A decade later, the payoff for Echo hasn’t arrived. While hundreds of millions of customers have Alexa-enabled devices, the idea that people would spend meaningful amounts of money to buy goods on Amazon by talking to the iconic voice assistant on the underpriced speakers didn’t take off. Customers actually used Echo mostly for free apps such as setting alarms and checking the weather. “We worried we’ve hired 10,000 people and we’ve built a smart timer”, said a former senior employee.

As a result, Amazon has lost tens of billions of dollars on its devices business, which includes Echos and other products such as Kindles, Fire TV Sticks and video doorbells, according to internal documents and people familiar with the business. 201742021, Amazon had more than $25 billion in losses from its devices business, according to the documents. The losses for the years before and after that period couldn’t be determined.

…As [new CEO] Jassy tries to fix it, he is rethinking the obscure Bezos-era metric inside Amazon that helps explain why Echo and other devices could accrue such huge losses for so long with little repercussion. Called downstream impact, or DSI, it assigns a financial value to a product or a service based on how customers spend within Amazon’s ecosystem after they buy it. Downstream impact has been used across Amazon business lines, from its Prime membership program to its video offerings and music. The metric was developed in 2011 by a team of economists including an eventual Nobel Prize winner. In some instances, the model worked clearly. When customers buy Amazon’s Kindle e-reader—one of Amazon’s profitable devices—they are very likely to then buy ebooks to read on that device. Ebooks are part of the books business, not the devices business, but Amazon leaders said it made sense for the Kindle team to claim part of revenue when assessing their product’s internal value. Similarly, some revenue from advertisements displayed on Fire TV streaming devices is also claimed as Fire TV revenue. Some Amazon devices can count on direct revenue, such as by selling users subscriptions attached to the product. More than half of customers who buy smart-camera doorbells from Ring, another profitable Amazon device that the company bought in 2018, purchase security subscriptions. In other cases—especially Echo devices—the downstream impact idea broke down, said the people familiar with the devices business. Unlike the revenue, operating profit and other financial metrics Amazon and other companies report publicly, downstream impact is an estimate used internally, and not a particularly scientific or precise one.

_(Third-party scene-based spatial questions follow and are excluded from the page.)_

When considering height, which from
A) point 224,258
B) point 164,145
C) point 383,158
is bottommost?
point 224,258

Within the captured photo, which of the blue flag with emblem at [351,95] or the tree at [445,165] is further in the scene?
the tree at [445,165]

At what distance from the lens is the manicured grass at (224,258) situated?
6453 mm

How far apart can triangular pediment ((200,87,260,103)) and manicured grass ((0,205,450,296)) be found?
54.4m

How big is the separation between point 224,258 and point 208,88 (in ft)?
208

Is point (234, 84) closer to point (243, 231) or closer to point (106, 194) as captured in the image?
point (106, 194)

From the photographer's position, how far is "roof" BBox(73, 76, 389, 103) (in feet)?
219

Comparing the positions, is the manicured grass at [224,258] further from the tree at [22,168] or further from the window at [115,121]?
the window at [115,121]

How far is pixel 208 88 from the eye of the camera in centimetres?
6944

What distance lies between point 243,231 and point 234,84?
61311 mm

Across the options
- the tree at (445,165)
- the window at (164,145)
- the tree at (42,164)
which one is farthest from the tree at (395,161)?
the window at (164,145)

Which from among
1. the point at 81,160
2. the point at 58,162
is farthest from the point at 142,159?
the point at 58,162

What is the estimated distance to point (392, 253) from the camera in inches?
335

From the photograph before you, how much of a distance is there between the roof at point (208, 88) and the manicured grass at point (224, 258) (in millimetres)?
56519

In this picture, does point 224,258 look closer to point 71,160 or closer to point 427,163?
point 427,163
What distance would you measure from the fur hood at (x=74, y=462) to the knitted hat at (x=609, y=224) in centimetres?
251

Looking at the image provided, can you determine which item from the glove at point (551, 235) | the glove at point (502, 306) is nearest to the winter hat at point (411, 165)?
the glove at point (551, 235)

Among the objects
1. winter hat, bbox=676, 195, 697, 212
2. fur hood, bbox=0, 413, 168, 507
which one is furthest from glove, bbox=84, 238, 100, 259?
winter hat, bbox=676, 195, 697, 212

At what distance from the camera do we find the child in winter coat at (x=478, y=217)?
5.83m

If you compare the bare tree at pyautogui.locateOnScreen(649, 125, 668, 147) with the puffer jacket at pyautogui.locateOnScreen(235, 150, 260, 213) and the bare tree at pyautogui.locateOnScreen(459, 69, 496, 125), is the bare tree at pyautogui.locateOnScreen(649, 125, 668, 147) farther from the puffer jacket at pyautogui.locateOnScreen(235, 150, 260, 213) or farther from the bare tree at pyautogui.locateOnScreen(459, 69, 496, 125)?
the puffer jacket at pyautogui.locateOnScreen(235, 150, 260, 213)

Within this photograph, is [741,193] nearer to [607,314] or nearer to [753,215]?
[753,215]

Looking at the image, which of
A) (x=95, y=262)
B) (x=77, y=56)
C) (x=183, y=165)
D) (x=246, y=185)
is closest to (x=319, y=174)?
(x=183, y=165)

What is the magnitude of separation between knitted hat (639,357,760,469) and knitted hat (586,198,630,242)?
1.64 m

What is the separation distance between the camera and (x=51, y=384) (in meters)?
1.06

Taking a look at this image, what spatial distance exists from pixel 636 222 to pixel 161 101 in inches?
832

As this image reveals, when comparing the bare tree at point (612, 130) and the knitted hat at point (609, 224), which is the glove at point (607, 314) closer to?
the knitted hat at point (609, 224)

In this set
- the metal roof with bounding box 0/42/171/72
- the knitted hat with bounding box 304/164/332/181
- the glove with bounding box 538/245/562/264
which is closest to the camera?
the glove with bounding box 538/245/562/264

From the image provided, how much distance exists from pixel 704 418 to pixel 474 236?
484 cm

Echo and other devices are generally sold at or below the cost to make them. The devices team, in internal pitch meetings to senior management, would claim the top end of a range of estimated revenue from downstream impact, some of the people said. The team relied heavily on the metric to justify costs related to Echo and other devices and the growing size of staff devoted to the business, which at one point swelled to more than 15,000 employees across all its products. The system also enabled divisions to count the same revenue more than once, according to former executives. For example, if a customer bought an Echo device and Amazon’s Fire TV streaming stick, and then signed up for Amazon Prime, both the Echo team and the Fire TV team could claim cuts of the revenue from the Prime subscription. Other downstream impact revenue that helped Echo devices look financially better on paper internally came from Amazon Music, a Spotify competitor with a $10 monthly subscription version. The devices team also claimed a piece of shopping revenue, because people can use Alexa to order or reorder goods—though former employees on the Alexa shopping team say that doesn’t contribute meaningful e-commerce revenue.

The Amazon spokeswoman said more than half of Echo owners have used it to shop but declined to answer questions on how much they buy or how often they do so. “Basically DSI was the golden thing that kept us all afloat all these years”, said a former longtime Amazon employee who worked on Echo.